Work task — Return exactly, and only, the lines from the line containing "d = document;" through the final line of the records below, both included.

■ ■ ■ ■

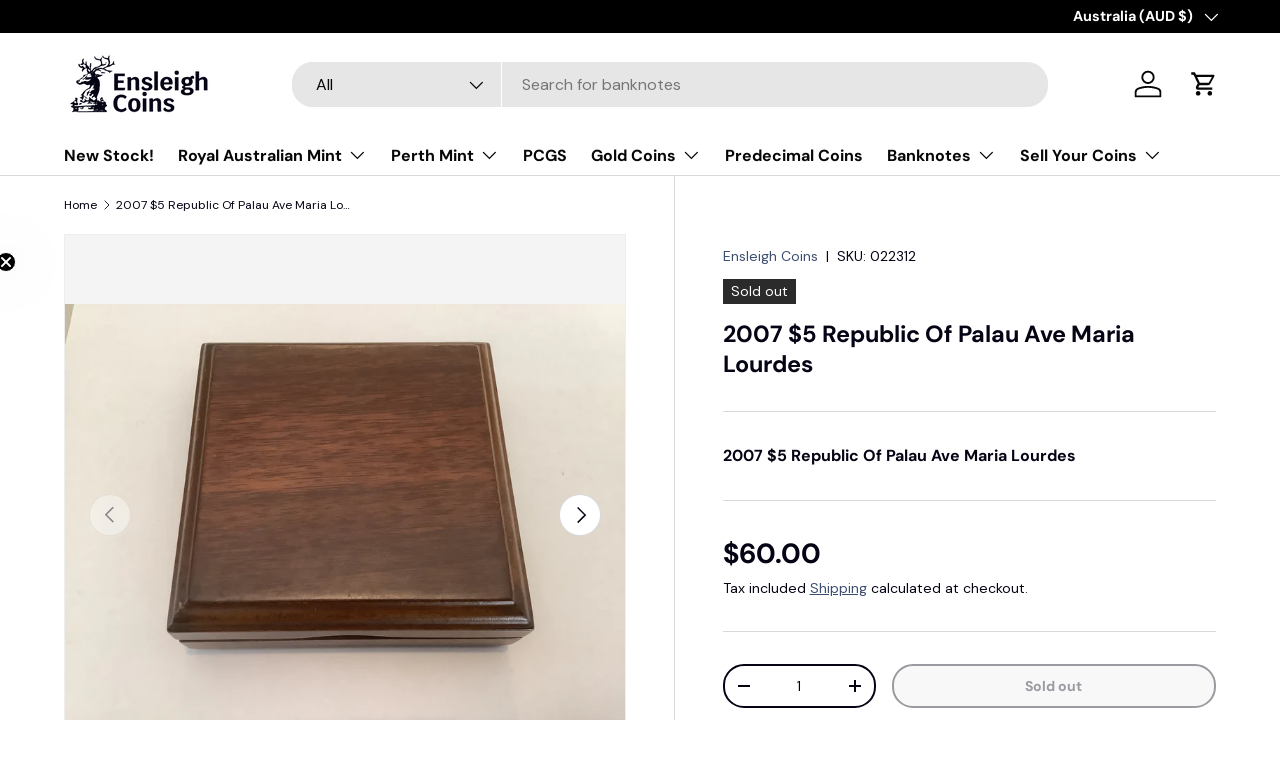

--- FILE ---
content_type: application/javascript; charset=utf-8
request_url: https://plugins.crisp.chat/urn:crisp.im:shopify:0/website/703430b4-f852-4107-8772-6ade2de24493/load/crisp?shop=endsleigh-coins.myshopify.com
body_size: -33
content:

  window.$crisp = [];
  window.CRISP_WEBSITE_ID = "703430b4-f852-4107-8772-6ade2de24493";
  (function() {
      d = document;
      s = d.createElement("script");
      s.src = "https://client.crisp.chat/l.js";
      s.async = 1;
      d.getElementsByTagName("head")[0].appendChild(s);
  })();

■ ■ ■ ■

Task answer —
      d = document;
      s = d.createElement("script");
      s.src = "https://client.crisp.chat/l.js";
      s.async = 1;
      d.getElementsByTagName("head")[0].appendChild(s);
  })();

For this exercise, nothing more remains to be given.